# Any benefit of ZFS on a small VM?



## csmitheu (Aug 21, 2014)

I'm provisioning a smallish VM (1GB RAM, 25GB storage) for an SVN server next week. The host machine is a Windows 2012 R2 with HyperV. Is there any advantage to using ZFS on such a small machine? I can only think of the ability to grow the volumes on the virtual disk easily and take snapshots of the repository.


----------



## SirDice (Aug 21, 2014)

I think it's a little "light" for ZFS. But if you can give it 2 GB it should run better. It won't give you stellar performance obviously but it'll work just fine.


----------



## csmitheu (Aug 21, 2014)

Thanks - will consider that. Not terribly concerned about performance, mainly maintenance cost.
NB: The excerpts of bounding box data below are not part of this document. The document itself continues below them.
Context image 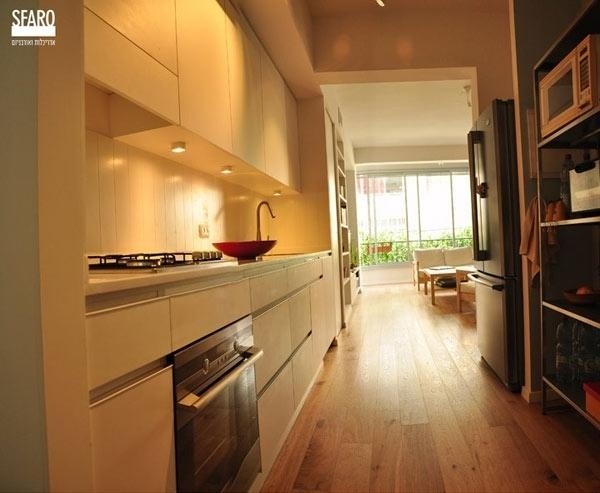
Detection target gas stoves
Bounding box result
[88,251,223,269]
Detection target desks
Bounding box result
[423,266,476,305]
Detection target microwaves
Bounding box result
[536,40,600,136]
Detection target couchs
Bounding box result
[412,247,477,291]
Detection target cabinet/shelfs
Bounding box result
[86,256,342,493]
[334,124,354,329]
[81,0,302,197]
[531,1,600,436]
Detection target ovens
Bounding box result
[173,315,263,493]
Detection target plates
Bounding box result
[558,285,596,303]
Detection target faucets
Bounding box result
[255,199,275,262]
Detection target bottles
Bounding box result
[556,151,594,217]
[555,320,591,382]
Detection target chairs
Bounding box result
[455,269,476,312]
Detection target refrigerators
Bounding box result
[466,98,523,394]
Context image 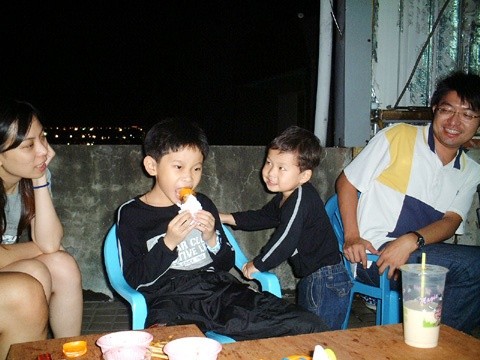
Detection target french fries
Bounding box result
[148,341,168,359]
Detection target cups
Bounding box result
[163,337,222,360]
[96,331,154,360]
[399,262,449,349]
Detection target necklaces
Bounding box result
[144,195,148,204]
Can throw 4GB at it without stretching the host box.


----------



## asteriskRoss (Aug 21, 2014)

If it were me, I would use UFS for the virtual machine's file system.  I really love ZFS for snapshots, clones and being able to easily send datasets across the network, enabling creation and testing of a FreeBSD instance on one machine (maybe even a virtual machine) before transferring it to another.  However, virtual machine software like VMWare and VirtualBox provides most of this functionality already.  Any RAID you have implemented is likely already handled by the host machine.  You can take snapshots of your virtual machine and roll back changes if they don't work.  You can easily move your virtual machines onto another host.  growfs(8) makes it straightforward to resize your UFS partitions.  If ZFS doesn't provide anything that you need, save your host machine's resources and use UFS.


----------



## csmitheu (Aug 22, 2014)

Thanks - I was unaware of growfs(). That covers my main use case so I'll just stick with UFS.


----------